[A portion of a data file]

** START **

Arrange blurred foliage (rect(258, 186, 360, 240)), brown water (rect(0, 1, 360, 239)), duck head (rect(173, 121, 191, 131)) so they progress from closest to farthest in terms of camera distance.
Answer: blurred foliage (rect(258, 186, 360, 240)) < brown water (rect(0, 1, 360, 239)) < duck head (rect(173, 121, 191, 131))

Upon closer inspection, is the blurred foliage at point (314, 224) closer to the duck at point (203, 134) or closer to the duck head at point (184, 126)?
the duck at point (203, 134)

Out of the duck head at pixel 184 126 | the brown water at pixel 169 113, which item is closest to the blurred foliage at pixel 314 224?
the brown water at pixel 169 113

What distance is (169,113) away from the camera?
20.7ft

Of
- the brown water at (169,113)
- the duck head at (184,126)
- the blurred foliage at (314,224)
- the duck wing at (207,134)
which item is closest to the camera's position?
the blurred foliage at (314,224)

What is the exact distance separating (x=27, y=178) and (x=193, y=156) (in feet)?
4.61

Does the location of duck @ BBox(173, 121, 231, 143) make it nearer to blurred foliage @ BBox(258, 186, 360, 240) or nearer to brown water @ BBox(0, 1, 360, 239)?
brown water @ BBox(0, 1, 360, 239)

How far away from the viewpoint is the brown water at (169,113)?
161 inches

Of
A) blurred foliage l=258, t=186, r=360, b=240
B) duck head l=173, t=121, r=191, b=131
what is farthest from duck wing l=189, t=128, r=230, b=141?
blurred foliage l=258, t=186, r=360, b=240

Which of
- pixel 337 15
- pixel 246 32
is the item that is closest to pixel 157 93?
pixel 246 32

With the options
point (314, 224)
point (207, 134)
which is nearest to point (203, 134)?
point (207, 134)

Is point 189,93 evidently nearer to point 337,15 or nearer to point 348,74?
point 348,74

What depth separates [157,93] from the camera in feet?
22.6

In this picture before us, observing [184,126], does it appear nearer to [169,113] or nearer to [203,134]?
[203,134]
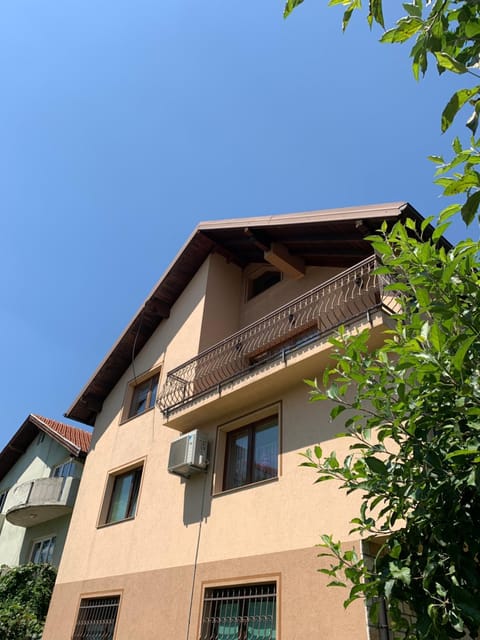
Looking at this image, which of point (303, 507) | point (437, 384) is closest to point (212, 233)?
point (303, 507)

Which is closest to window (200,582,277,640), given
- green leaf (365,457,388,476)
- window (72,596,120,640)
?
window (72,596,120,640)

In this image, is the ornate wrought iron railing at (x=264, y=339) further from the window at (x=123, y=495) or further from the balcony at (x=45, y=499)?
the balcony at (x=45, y=499)

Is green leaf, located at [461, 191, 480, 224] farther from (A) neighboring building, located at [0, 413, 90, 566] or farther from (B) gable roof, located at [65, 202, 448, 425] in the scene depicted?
(A) neighboring building, located at [0, 413, 90, 566]

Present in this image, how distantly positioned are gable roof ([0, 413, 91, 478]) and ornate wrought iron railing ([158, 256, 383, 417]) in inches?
270

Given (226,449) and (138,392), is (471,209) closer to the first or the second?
(226,449)

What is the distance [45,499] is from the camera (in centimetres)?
1365

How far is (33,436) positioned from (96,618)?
11.2 m

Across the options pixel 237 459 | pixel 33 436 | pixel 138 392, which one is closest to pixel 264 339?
pixel 237 459

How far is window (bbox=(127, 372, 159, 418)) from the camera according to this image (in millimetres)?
12078

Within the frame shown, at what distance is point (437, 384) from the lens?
2.66m

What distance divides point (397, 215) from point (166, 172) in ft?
22.1

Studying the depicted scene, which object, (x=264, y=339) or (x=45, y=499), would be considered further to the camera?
(x=45, y=499)

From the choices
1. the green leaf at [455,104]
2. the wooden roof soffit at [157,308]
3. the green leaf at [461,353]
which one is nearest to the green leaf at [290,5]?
the green leaf at [455,104]

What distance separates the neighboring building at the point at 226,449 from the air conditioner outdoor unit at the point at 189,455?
0.20 ft
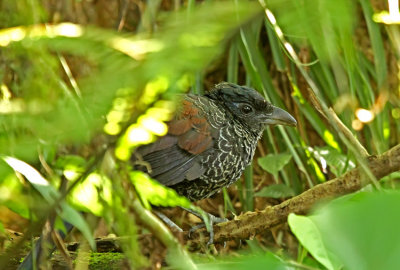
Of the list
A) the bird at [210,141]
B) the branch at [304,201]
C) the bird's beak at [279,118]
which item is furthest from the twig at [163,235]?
the bird's beak at [279,118]

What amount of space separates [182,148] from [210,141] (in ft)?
0.59

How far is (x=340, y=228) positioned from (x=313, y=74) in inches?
136

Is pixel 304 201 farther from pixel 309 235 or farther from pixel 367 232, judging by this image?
pixel 367 232

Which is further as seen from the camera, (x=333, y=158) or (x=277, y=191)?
(x=277, y=191)

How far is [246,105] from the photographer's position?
3605 millimetres

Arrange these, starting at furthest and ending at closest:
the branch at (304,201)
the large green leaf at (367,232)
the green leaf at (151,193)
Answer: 1. the branch at (304,201)
2. the green leaf at (151,193)
3. the large green leaf at (367,232)

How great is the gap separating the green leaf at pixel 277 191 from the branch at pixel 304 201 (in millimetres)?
1175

** END **

Return, word for word, every line from the one containing "Arrange these, starting" through the final line of the items above.

# Result of this task
Arrange these, starting at furthest and ending at closest:
the branch at (304,201)
the large green leaf at (367,232)
the green leaf at (151,193)
Answer: 1. the branch at (304,201)
2. the green leaf at (151,193)
3. the large green leaf at (367,232)

How great is the gap separating the green leaf at pixel 277 191 from the branch at pixel 304 201 (in millimetres)?
1175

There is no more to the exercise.